The properties of particles in periodic potentials are determined not only by the energy-band structure but also by the topology of the eigenstates in the bands. Following a closed trajectory in momentum space within the Brillouin zone, a particle may acquire a Berry phase that is the integral of the Berry curvature over the surface bounded by the contour. The periodicity of the lattice requires that the integral over the entire Brillouin zone is quantized, which implies the existence of topological invariants underlying the behavior of the system.

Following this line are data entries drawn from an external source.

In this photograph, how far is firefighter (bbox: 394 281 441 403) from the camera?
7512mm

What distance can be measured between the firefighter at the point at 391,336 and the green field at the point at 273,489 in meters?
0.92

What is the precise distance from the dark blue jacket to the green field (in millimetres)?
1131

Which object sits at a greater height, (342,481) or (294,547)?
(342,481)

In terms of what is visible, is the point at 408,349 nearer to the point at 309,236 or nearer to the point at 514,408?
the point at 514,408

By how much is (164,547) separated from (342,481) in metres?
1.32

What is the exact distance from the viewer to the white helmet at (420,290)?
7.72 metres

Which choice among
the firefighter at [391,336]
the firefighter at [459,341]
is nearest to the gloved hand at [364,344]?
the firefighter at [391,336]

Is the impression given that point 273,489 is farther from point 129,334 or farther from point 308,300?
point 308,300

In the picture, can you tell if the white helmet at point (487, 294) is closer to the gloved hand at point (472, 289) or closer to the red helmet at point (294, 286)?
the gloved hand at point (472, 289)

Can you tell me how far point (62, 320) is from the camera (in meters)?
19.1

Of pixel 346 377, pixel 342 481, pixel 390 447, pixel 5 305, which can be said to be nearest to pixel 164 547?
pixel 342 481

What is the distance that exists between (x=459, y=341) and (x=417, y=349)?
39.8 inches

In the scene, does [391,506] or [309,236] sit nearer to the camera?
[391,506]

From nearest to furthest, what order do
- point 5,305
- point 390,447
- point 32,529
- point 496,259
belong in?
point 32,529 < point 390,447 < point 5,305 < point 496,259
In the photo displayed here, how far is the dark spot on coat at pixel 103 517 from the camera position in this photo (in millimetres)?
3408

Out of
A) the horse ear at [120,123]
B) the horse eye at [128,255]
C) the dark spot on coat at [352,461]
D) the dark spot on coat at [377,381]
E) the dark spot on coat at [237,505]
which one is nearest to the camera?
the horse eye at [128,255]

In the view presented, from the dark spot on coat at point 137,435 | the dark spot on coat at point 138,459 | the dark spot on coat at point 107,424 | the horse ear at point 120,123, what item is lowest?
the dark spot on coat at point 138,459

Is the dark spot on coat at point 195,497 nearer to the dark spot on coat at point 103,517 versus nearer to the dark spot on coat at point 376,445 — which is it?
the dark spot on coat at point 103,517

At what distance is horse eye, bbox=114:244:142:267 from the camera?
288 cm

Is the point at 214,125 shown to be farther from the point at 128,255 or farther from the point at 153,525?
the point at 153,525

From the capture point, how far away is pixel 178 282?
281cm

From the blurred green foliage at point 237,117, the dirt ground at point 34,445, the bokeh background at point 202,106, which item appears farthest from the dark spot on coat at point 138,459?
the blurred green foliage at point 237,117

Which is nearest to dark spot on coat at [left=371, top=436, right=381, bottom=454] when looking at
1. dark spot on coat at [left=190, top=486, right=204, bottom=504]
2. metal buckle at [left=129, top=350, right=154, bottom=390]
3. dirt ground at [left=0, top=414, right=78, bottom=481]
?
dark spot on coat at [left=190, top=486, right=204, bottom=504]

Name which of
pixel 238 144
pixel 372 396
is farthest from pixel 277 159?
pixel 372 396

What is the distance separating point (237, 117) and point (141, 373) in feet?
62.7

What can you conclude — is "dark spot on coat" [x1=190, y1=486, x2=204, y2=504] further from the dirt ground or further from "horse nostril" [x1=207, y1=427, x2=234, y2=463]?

In a paper appearing in *Physical Review A*, Hannah Price and Nigel Cooper at the University of Cambridge, UK, propose a new protocol for mapping the local Berry curvature in ultracold gas experiments. The idea consists of adiabatically moving an atomic wave packet in a two-dimensional lattice subjected to an external force. Even though the trajectory in real-space is very complicated, the path in momentum space can be traced and, most importantly, the force can be cleverly managed in such a way to measure the effect of the Berry curvature at each point in the Brillouin zone.

Price and Cooper show how their protocol is expected to work in the case of an asymmetric hexagonal lattice and in the so-called “optical flux lattices,” where the atoms feel an artificial magnetic field with high flux density. They also provide concrete arguments about the feasibility of experiments with the state-of-the-art techniques. A successful program in this direction could eventually open new perspectives in the study of quantum Hall physics in ultracold gases and, more generally, of topological effects in the dynamics of matter waves. – *Franco Dalfovo*